The problem: Copy out word for word everything from the line containing "Is the wire" down to the final line of the records, including both of those lines.

Exercise material:
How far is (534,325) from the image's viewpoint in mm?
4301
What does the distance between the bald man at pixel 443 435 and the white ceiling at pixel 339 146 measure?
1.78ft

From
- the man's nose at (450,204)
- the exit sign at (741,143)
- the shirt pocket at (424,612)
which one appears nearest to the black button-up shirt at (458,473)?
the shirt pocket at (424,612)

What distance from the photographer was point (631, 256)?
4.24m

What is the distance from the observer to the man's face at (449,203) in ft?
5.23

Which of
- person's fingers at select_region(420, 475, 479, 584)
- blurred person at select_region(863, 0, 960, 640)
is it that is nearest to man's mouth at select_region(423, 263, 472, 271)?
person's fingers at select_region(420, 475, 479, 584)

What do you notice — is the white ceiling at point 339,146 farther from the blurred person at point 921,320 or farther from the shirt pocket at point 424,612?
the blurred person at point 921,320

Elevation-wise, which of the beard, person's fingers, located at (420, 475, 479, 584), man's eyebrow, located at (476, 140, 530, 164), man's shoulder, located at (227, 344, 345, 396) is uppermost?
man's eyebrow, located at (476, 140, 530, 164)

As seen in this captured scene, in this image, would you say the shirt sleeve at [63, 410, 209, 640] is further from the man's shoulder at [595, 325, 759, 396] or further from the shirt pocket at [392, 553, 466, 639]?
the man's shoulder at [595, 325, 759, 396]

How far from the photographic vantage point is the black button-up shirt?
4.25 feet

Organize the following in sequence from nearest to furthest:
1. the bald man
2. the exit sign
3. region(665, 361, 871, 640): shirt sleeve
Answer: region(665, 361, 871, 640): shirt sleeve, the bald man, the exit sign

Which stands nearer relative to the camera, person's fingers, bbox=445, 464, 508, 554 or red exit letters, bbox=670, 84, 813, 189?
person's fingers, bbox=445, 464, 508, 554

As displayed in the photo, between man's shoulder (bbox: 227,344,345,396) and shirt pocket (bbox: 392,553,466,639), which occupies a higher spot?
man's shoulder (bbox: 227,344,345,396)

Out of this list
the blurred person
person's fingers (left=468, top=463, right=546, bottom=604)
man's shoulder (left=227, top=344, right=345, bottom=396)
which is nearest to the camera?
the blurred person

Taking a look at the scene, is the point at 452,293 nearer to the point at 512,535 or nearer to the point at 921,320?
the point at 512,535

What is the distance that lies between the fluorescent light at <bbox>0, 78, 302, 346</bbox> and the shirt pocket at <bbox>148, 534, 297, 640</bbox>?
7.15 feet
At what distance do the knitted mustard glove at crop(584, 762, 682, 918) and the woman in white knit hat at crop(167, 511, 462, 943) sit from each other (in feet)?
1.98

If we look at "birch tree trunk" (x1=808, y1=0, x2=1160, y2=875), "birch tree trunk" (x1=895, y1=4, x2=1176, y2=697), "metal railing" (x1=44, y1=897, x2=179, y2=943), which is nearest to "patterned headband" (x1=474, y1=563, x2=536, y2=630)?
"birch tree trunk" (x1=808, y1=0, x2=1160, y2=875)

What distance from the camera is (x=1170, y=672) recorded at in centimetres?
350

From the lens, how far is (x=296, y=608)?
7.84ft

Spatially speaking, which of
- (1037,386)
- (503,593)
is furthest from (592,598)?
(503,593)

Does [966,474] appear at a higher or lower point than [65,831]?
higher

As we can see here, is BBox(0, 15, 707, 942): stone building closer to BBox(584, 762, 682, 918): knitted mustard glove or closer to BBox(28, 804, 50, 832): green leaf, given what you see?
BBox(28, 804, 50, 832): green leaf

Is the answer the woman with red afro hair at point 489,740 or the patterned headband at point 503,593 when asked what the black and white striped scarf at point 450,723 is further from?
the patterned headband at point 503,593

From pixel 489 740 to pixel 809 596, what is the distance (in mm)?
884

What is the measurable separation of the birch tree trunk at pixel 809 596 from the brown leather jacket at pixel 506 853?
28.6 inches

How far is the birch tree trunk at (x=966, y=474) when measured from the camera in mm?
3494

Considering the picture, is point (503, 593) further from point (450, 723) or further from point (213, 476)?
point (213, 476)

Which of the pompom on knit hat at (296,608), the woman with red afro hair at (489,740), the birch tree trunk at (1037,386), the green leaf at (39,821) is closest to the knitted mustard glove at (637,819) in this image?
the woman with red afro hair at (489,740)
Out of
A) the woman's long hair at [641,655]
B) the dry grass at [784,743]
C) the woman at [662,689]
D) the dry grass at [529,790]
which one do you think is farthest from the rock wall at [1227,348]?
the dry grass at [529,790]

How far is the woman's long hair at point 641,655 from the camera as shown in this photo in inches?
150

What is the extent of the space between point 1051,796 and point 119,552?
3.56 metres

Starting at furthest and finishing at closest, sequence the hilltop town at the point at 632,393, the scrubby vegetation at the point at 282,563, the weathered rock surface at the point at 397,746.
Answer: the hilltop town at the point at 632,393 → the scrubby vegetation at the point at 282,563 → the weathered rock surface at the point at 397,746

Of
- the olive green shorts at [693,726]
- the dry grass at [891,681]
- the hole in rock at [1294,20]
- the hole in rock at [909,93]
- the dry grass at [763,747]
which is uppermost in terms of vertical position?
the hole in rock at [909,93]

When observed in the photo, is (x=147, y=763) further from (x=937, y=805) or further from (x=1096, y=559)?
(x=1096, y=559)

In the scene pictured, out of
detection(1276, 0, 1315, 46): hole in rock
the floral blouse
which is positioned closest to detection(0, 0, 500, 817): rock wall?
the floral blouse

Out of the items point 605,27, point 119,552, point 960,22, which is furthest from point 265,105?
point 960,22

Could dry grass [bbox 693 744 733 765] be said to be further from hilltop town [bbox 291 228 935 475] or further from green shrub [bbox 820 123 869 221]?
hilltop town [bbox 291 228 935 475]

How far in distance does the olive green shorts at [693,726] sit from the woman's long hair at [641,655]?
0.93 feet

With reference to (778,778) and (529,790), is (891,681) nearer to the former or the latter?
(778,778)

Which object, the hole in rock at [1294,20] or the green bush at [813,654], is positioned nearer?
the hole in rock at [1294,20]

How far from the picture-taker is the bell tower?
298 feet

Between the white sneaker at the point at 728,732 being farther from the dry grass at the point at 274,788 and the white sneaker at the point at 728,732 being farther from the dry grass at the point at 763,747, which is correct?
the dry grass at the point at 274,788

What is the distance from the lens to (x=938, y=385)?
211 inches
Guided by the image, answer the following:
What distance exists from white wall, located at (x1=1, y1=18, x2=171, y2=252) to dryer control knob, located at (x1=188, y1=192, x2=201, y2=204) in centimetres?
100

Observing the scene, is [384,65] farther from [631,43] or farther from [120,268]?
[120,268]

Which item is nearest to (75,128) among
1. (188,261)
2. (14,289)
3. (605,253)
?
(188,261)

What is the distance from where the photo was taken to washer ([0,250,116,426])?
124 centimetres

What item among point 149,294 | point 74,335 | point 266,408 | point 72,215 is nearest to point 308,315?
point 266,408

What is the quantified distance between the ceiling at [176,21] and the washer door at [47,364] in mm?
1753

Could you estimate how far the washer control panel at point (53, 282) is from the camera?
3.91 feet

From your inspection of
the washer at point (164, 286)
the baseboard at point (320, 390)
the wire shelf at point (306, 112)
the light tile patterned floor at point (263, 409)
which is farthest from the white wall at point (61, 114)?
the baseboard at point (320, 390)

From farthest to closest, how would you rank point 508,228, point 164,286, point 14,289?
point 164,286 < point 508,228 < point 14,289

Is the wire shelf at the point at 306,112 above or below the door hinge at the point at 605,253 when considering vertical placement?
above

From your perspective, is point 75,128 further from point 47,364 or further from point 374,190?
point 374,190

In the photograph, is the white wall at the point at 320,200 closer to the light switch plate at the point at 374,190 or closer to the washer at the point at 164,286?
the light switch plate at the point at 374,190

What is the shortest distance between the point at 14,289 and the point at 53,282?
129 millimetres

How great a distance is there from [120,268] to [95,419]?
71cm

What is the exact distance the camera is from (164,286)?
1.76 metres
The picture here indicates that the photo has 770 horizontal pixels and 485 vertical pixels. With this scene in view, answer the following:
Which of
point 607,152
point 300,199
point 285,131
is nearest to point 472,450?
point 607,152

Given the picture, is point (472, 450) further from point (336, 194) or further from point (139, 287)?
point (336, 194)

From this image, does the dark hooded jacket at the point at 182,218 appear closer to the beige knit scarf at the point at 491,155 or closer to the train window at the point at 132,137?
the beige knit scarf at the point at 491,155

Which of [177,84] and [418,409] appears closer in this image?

Complete output:
Is the wire shelf at the point at 306,112 above or below the door hinge at the point at 605,253 when considering vertical placement?
above

From your perspective, is point 75,128 further from point 47,364 or further from point 374,190?
point 374,190

In the photograph, is the white wall at the point at 320,200 closer to the light switch plate at the point at 374,190 or closer to the washer at the point at 164,286?
the light switch plate at the point at 374,190

What is the shortest distance between the point at 14,289 and the point at 53,282?
129 millimetres

How great a distance is there from [120,268] to [95,419]?
71cm

What is the exact distance the camera is from (164,286)?
1.76 metres
The picture here indicates that the photo has 770 horizontal pixels and 485 vertical pixels. With this scene in view, answer the following:
Which of
point 607,152
point 300,199
point 285,131
is nearest to point 472,450?
point 607,152

Given the picture, is point (472, 450) further from point (336, 194) or further from point (139, 287)?
point (336, 194)

From this image, does the dark hooded jacket at the point at 182,218 appear closer to the beige knit scarf at the point at 491,155 or closer to the train window at the point at 132,137?
the beige knit scarf at the point at 491,155

Which of [177,84] and [418,409] appears closer in this image?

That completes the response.